§ **Stated task A**: Reproduce word for word the passage of the post on hand planing that opens with the words containing "Notice in everything" and closes with "a little funny.".

§ **Document extract**:
----

Notice in everything nicholson talks about, there's a lack of discussion of constant checking of work mid process (you can do it as part of the process while you're working), there's no prescription for X's or high angles or any of that stuff. The language is a little funny.

What I learned from the text when referenced to it was experimenting with what Nicholson says (working sectionally with a jack) is a little less effort. So just learning by trial and error, everything otherwise matches.

For anyone new to planing, this kind of simplicity is important, because it's really all there is to planing (not cross grain, then X's then this or that).

Jack plane in sections, long plane (equivalent in metal planes maybe to a #6) with through shavings until there are continuous shavings end to end and left to right, and then do the same thing smoothing.

(Jack planing in sections means you step to an area plane it, and then no moving of feet until that area is done, then move back or forward and get what's in arm's reach:

https://play.google.com/books/reader?id=_XYOAAAAYAAJ&pg=GBS.PA94&printsec=frontcover
The text is here -start on page 94.

----

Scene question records

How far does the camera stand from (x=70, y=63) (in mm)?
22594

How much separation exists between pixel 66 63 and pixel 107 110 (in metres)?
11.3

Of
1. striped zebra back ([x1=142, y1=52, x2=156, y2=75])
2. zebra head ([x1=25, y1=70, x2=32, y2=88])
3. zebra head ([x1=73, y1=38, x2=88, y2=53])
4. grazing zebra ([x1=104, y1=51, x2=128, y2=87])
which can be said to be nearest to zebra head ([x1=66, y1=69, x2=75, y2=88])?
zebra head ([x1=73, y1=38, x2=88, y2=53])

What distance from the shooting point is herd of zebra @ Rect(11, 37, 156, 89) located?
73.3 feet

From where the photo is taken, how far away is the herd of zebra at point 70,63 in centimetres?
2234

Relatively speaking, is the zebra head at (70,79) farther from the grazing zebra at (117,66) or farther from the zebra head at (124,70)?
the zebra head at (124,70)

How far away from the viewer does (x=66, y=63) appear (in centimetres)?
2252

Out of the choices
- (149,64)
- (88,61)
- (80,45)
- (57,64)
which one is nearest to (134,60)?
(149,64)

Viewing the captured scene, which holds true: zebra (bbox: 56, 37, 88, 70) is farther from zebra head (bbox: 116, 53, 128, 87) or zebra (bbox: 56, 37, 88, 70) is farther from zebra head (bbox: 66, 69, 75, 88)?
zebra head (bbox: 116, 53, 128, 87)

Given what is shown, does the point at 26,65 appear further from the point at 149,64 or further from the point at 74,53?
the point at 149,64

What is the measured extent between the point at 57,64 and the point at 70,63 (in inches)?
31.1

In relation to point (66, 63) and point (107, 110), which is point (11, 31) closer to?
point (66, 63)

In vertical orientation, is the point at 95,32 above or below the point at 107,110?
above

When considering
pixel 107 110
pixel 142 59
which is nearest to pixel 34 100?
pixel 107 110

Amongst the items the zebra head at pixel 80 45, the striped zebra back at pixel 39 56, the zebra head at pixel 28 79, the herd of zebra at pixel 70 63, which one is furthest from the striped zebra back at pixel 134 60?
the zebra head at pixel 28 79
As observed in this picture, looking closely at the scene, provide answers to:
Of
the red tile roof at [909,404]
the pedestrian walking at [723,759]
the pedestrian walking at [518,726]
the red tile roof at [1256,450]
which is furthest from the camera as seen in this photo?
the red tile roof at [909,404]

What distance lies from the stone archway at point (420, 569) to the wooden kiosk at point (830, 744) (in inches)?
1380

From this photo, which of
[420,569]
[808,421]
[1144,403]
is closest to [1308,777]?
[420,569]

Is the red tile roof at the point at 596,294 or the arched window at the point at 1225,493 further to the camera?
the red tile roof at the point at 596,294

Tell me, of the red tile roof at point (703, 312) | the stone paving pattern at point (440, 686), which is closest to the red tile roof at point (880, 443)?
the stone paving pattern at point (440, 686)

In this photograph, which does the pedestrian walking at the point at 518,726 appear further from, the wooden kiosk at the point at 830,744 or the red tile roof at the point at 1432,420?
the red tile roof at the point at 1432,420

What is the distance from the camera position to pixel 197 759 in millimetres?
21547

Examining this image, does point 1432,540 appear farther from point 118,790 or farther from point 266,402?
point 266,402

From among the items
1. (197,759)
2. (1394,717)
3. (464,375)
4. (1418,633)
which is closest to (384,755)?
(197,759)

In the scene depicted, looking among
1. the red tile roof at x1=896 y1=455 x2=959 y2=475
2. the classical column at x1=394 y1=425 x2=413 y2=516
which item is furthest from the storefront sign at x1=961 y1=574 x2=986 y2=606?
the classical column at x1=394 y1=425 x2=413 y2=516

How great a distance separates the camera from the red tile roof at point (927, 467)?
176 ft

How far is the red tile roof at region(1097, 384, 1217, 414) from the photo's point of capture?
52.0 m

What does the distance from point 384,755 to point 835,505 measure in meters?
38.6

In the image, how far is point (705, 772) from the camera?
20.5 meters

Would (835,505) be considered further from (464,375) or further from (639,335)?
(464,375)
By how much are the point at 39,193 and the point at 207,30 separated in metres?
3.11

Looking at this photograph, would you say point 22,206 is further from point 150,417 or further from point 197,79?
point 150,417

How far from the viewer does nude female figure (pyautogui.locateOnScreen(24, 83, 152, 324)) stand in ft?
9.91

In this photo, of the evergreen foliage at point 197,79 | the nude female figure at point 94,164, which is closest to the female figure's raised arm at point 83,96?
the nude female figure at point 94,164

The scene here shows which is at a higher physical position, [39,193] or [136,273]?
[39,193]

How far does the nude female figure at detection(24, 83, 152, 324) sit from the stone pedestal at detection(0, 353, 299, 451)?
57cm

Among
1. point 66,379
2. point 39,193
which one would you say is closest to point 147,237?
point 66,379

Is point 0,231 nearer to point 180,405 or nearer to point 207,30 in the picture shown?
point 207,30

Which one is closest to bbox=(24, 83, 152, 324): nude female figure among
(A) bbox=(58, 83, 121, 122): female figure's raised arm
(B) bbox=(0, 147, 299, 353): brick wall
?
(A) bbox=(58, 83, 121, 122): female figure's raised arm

----

§ **Stated task B**: Arrange the rows from the line containing "By how much" through the final line of the rows as a JSON list of strings, one string per line, with blank lines omitted.

§ **Full answer A**:
Notice in everything nicholson talks about, there's a lack of discussion of constant checking of work mid process (you can do it as part of the process while you're working), there's no prescription for X's or high angles or any of that stuff. The language is a little funny.

§ **Full answer B**:
[
  "By how much are the point at 39,193 and the point at 207,30 separated in metres?",
  "3.11",
  "Looking at this photograph, would you say point 22,206 is further from point 150,417 or further from point 197,79?",
  "point 150,417",
  "How far from the viewer does nude female figure (pyautogui.locateOnScreen(24, 83, 152, 324)) stand in ft?",
  "9.91",
  "In this photo, of the evergreen foliage at point 197,79 | the nude female figure at point 94,164, which is closest to the female figure's raised arm at point 83,96?",
  "the nude female figure at point 94,164",
  "The scene here shows which is at a higher physical position, [39,193] or [136,273]?",
  "[39,193]",
  "How far does the nude female figure at detection(24, 83, 152, 324) sit from the stone pedestal at detection(0, 353, 299, 451)?",
  "57cm",
  "Among",
  "1. point 66,379",
  "2. point 39,193",
  "which one would you say is closest to point 147,237?",
  "point 66,379",
  "Is point 0,231 nearer to point 180,405 or nearer to point 207,30 in the picture shown?",
  "point 207,30",
  "Which one is closest to bbox=(24, 83, 152, 324): nude female figure among",
  "(A) bbox=(58, 83, 121, 122): female figure's raised arm",
  "(B) bbox=(0, 147, 299, 353): brick wall",
  "?",
  "(A) bbox=(58, 83, 121, 122): female figure's raised arm"
]